**PROBLEM DESCRIPTION:** Write out the listing below from the line containing "What item of" to its last line, unaltered, ends included.

==== TASK MATERIAL ====

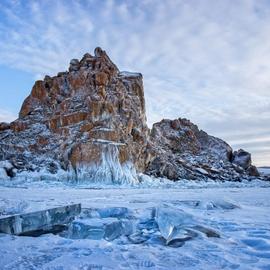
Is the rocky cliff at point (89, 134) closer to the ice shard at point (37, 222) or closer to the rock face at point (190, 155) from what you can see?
the rock face at point (190, 155)

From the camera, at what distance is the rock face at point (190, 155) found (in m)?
36.4

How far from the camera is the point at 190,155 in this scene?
156ft

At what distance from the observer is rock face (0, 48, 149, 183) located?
1030 inches

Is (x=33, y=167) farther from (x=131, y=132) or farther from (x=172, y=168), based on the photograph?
(x=172, y=168)

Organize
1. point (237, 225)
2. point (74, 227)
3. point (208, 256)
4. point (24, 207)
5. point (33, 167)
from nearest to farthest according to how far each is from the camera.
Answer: point (208, 256) → point (74, 227) → point (237, 225) → point (24, 207) → point (33, 167)

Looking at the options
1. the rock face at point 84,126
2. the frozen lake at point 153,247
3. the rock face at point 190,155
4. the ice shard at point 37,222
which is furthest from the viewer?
the rock face at point 190,155

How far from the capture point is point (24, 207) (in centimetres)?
680

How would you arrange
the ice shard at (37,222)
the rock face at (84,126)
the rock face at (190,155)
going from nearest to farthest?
1. the ice shard at (37,222)
2. the rock face at (84,126)
3. the rock face at (190,155)

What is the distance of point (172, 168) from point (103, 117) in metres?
10.6

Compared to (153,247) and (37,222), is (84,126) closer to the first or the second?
(37,222)

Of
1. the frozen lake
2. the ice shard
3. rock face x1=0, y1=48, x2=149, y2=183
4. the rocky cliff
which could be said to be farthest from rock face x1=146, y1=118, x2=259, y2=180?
the frozen lake

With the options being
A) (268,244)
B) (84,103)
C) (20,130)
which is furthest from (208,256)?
(20,130)

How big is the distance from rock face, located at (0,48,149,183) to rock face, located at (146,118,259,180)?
357 centimetres

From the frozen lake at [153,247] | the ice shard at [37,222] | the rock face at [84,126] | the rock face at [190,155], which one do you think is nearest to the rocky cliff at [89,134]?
the rock face at [84,126]
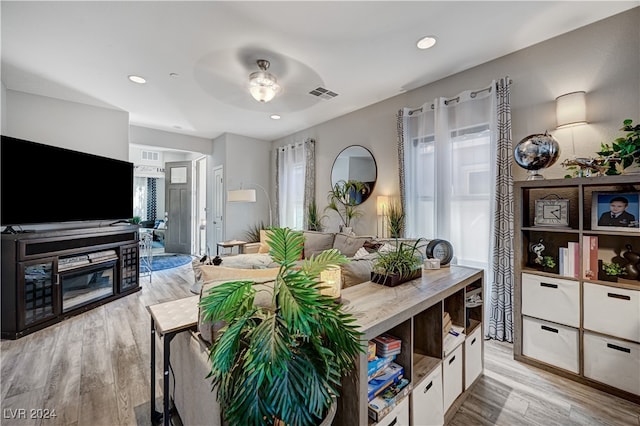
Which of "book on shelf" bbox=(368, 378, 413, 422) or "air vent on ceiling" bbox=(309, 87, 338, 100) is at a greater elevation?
"air vent on ceiling" bbox=(309, 87, 338, 100)

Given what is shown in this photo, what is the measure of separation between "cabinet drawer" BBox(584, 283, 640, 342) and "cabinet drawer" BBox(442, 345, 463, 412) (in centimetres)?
106

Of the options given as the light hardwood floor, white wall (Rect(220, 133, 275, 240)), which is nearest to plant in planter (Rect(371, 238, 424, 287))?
the light hardwood floor

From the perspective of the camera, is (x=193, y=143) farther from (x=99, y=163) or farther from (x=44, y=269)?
(x=44, y=269)

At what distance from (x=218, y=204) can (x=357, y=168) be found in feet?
11.1

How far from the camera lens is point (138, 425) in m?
1.62

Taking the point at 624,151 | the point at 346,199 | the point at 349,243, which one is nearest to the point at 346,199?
the point at 346,199

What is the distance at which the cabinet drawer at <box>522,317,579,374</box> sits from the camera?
1.98m

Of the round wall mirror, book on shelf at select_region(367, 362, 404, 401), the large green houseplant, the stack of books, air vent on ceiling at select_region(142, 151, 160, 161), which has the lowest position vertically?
book on shelf at select_region(367, 362, 404, 401)

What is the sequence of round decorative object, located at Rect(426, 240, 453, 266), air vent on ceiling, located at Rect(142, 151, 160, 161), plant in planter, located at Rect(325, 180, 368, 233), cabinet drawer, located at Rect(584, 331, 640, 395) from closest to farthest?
cabinet drawer, located at Rect(584, 331, 640, 395)
round decorative object, located at Rect(426, 240, 453, 266)
plant in planter, located at Rect(325, 180, 368, 233)
air vent on ceiling, located at Rect(142, 151, 160, 161)

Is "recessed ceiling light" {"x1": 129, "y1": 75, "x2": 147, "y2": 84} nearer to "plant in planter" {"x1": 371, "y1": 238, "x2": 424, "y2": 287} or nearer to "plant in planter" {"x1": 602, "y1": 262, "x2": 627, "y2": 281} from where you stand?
"plant in planter" {"x1": 371, "y1": 238, "x2": 424, "y2": 287}

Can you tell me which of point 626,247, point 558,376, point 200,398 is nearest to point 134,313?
point 200,398

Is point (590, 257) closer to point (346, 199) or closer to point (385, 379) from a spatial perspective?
point (385, 379)

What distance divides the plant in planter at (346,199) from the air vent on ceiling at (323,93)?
50.7 inches

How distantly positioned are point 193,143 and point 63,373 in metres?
4.67
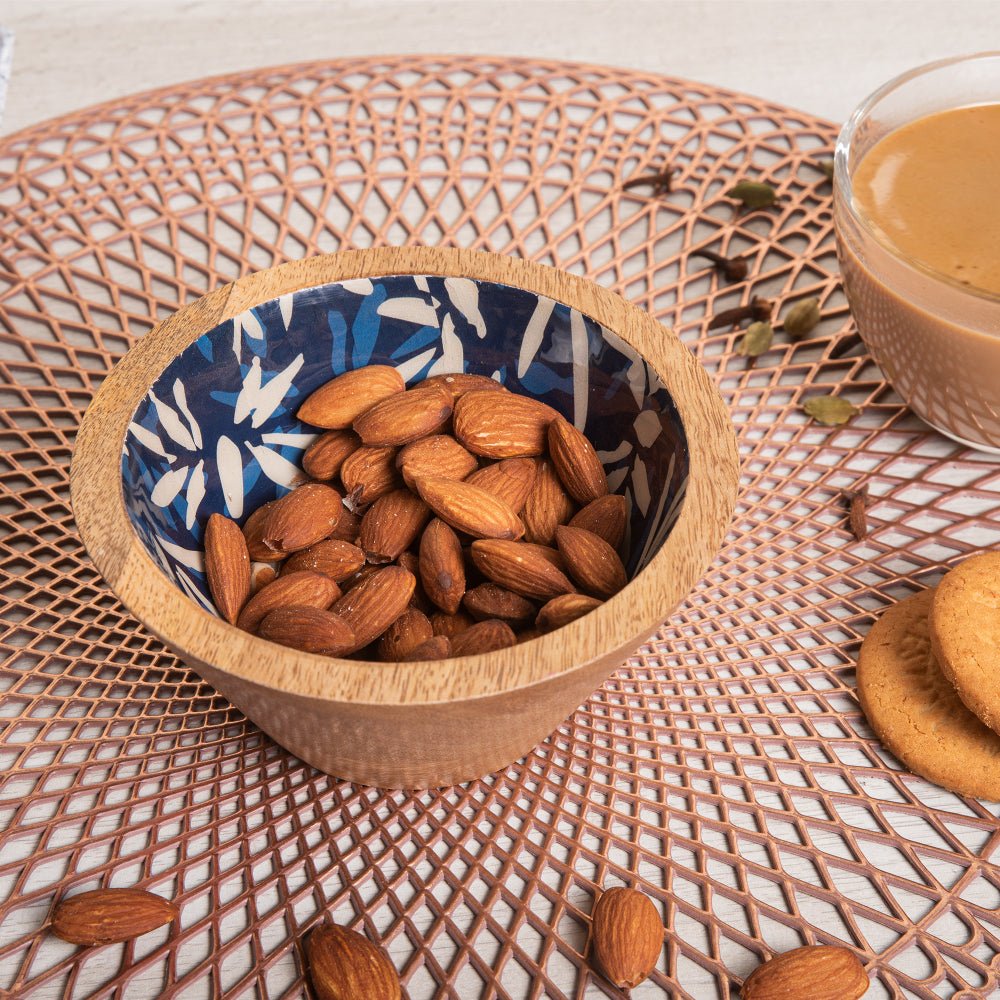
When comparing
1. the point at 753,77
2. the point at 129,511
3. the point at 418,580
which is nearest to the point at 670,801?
the point at 418,580

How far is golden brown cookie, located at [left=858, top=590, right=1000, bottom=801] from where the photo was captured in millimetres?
741

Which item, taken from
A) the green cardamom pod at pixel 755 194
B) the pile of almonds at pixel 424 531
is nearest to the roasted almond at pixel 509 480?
the pile of almonds at pixel 424 531

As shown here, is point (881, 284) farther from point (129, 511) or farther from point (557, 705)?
point (129, 511)

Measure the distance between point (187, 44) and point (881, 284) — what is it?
101 centimetres

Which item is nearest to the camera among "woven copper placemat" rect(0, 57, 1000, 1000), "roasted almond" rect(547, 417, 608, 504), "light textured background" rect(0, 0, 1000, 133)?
"woven copper placemat" rect(0, 57, 1000, 1000)

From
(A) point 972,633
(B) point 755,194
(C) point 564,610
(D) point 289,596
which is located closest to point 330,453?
(D) point 289,596

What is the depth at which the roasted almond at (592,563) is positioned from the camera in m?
Answer: 0.71

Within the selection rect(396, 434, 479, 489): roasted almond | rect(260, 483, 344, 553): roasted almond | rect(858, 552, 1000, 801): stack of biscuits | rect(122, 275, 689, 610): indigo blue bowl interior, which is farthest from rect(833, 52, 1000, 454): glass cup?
rect(260, 483, 344, 553): roasted almond

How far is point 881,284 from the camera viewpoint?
2.93ft

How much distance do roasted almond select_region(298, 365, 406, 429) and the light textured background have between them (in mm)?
763

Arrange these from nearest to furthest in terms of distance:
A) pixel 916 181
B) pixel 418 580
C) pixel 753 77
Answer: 1. pixel 418 580
2. pixel 916 181
3. pixel 753 77

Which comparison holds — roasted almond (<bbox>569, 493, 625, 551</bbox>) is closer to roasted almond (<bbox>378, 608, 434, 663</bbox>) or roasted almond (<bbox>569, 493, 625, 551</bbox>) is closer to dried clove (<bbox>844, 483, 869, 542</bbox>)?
roasted almond (<bbox>378, 608, 434, 663</bbox>)

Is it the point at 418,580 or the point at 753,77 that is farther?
the point at 753,77

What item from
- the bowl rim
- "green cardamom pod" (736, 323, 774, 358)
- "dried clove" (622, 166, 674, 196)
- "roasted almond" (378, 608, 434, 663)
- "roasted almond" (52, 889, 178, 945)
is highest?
the bowl rim
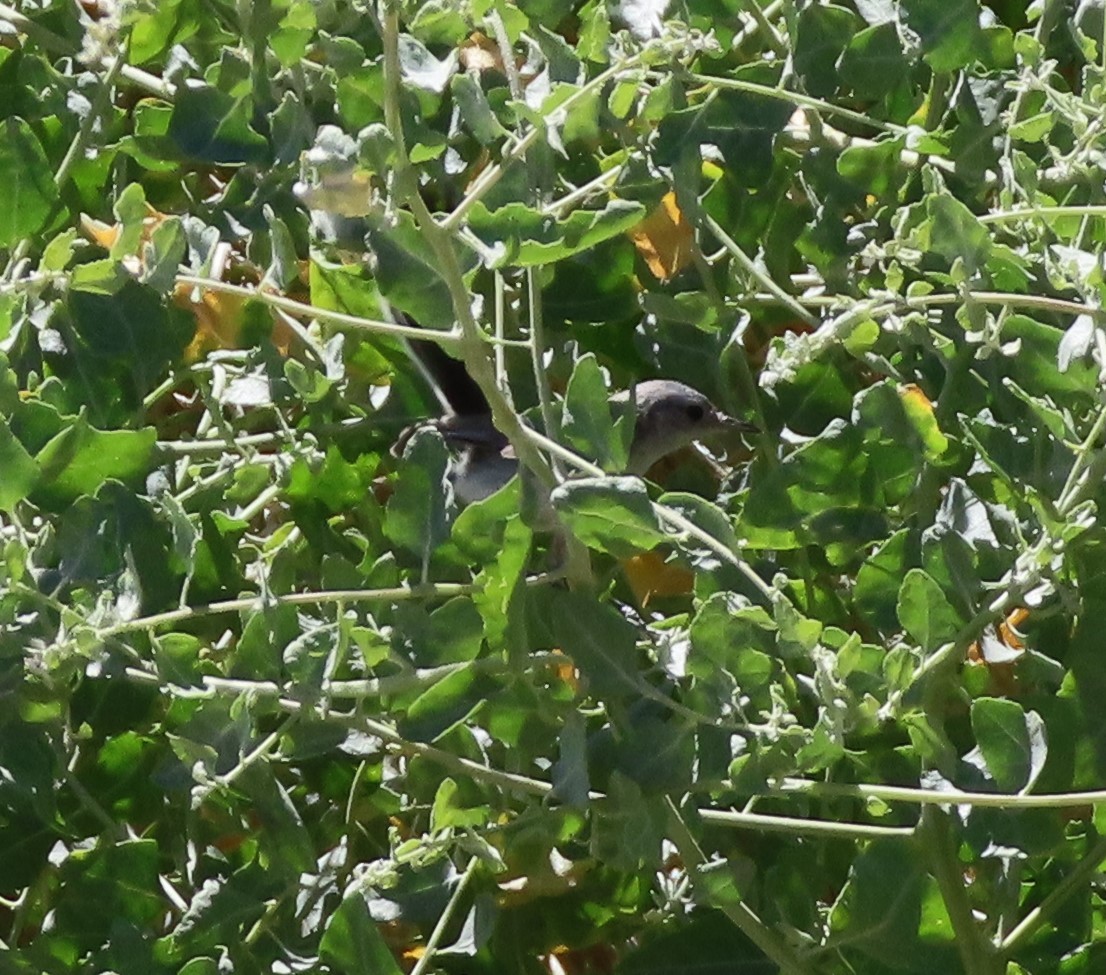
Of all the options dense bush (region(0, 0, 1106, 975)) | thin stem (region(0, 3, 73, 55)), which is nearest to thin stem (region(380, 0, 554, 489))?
dense bush (region(0, 0, 1106, 975))

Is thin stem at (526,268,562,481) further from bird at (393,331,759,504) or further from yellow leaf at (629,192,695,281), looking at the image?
yellow leaf at (629,192,695,281)

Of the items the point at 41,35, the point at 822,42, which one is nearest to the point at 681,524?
the point at 822,42

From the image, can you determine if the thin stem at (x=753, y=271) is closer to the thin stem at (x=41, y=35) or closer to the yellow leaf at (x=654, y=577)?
the yellow leaf at (x=654, y=577)

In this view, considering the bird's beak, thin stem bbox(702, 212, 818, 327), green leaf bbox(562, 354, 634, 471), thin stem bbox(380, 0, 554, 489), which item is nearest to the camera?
thin stem bbox(380, 0, 554, 489)

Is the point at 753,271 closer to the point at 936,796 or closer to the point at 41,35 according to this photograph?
the point at 936,796

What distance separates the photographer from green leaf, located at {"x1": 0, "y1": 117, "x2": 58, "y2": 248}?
70 centimetres

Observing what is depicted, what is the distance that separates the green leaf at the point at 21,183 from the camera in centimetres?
70

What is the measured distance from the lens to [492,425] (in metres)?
0.76

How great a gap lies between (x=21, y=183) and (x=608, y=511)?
31 centimetres

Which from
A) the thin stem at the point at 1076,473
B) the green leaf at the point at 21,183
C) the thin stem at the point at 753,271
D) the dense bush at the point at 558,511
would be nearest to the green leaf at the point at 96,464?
the dense bush at the point at 558,511

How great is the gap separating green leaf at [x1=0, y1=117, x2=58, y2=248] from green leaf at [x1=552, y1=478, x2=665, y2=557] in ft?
0.93

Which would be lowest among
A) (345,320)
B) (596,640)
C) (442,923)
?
(442,923)

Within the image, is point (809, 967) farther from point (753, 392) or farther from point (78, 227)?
point (78, 227)

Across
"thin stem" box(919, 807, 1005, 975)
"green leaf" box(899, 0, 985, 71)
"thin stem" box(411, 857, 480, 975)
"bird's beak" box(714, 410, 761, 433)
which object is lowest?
"thin stem" box(411, 857, 480, 975)
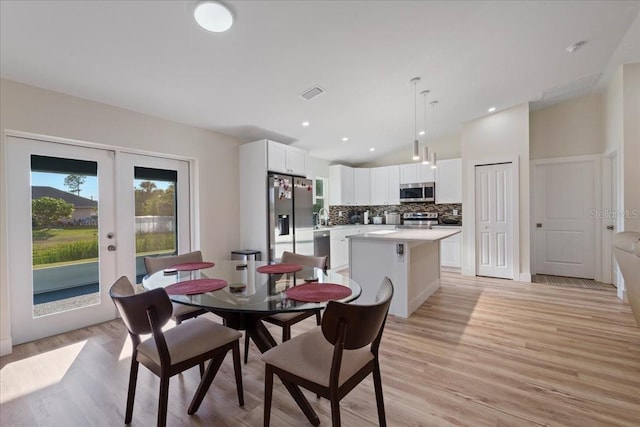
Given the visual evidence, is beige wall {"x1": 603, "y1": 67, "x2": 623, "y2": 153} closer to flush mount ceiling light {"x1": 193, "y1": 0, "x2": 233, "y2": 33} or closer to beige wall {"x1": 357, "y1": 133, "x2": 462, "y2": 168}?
beige wall {"x1": 357, "y1": 133, "x2": 462, "y2": 168}

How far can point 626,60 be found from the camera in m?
3.54

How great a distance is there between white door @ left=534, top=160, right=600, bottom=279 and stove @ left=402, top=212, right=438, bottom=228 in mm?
1760

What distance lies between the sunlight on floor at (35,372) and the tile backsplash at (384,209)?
4975mm

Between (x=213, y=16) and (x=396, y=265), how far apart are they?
288 centimetres

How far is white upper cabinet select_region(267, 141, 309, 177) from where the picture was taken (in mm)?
4277

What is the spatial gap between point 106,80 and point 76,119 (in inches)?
22.8

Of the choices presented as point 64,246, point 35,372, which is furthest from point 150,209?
point 35,372

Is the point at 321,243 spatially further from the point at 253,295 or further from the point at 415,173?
the point at 253,295

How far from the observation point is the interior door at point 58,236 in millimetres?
2662

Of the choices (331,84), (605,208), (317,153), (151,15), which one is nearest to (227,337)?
(151,15)

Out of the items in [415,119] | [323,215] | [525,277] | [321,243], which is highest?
[415,119]

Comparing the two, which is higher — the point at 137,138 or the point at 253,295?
the point at 137,138

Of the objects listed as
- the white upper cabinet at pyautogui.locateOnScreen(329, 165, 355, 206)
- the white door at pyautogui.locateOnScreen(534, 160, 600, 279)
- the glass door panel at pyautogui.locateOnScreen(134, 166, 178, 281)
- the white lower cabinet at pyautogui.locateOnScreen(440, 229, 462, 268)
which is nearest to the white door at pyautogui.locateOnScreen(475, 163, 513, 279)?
the white lower cabinet at pyautogui.locateOnScreen(440, 229, 462, 268)

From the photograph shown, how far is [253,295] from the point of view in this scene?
68.8 inches
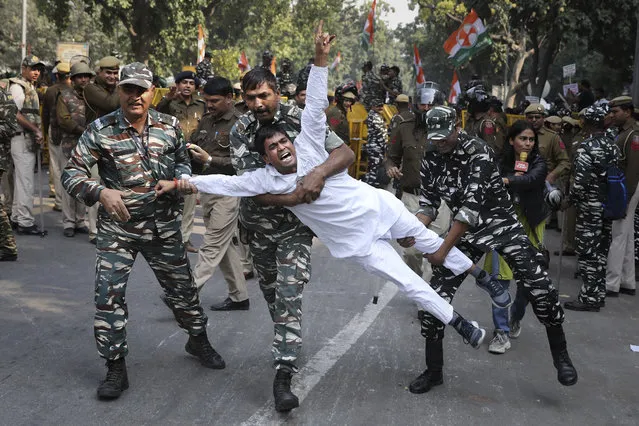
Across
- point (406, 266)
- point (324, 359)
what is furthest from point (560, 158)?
point (406, 266)

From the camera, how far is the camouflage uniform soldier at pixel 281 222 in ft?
15.3

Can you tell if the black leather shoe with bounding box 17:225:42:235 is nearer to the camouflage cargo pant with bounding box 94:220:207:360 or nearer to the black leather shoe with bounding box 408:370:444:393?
the camouflage cargo pant with bounding box 94:220:207:360

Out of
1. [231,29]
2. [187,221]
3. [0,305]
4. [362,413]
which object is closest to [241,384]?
[362,413]

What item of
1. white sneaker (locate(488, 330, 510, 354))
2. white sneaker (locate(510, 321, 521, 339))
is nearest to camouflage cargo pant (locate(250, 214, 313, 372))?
white sneaker (locate(488, 330, 510, 354))

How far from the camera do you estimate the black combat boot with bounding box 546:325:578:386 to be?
17.1ft

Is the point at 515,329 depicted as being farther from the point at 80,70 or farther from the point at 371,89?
the point at 371,89

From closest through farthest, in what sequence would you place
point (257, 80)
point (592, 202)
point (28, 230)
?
1. point (257, 80)
2. point (592, 202)
3. point (28, 230)

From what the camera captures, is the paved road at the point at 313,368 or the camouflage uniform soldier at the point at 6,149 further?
the camouflage uniform soldier at the point at 6,149

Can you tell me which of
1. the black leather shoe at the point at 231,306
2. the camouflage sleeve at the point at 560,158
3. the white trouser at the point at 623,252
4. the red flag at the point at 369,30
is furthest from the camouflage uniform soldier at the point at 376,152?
the red flag at the point at 369,30

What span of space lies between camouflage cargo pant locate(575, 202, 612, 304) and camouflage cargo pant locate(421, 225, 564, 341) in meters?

====

**RESULT:**
What item of
1. white sneaker (locate(488, 330, 510, 354))
2. white sneaker (locate(510, 321, 521, 339))
is nearest to camouflage cargo pant (locate(250, 214, 313, 372))?
white sneaker (locate(488, 330, 510, 354))

How far from the camera do you estimate the black combat boot with bounding box 546:325:578:386 to be?
17.1ft

Is the point at 515,329 depicted as being farther from the point at 80,70 or farther from the point at 371,89?
the point at 371,89

From closest through farthest, in what sequence would you place
point (257, 80)
point (592, 202)
point (28, 230)
?
1. point (257, 80)
2. point (592, 202)
3. point (28, 230)

From what the camera captures, is the paved road at the point at 313,368 or the camouflage uniform soldier at the point at 6,149 further?
the camouflage uniform soldier at the point at 6,149

Can you tell me which of
1. the black leather shoe at the point at 231,306
2. the camouflage sleeve at the point at 560,158
3. the white trouser at the point at 623,252
4. the red flag at the point at 369,30
is furthest from the camouflage uniform soldier at the point at 376,152?
the red flag at the point at 369,30

What span of space lies between camouflage cargo pant locate(575, 202, 612, 304) and camouflage cargo pant locate(421, 225, 564, 341) in meters?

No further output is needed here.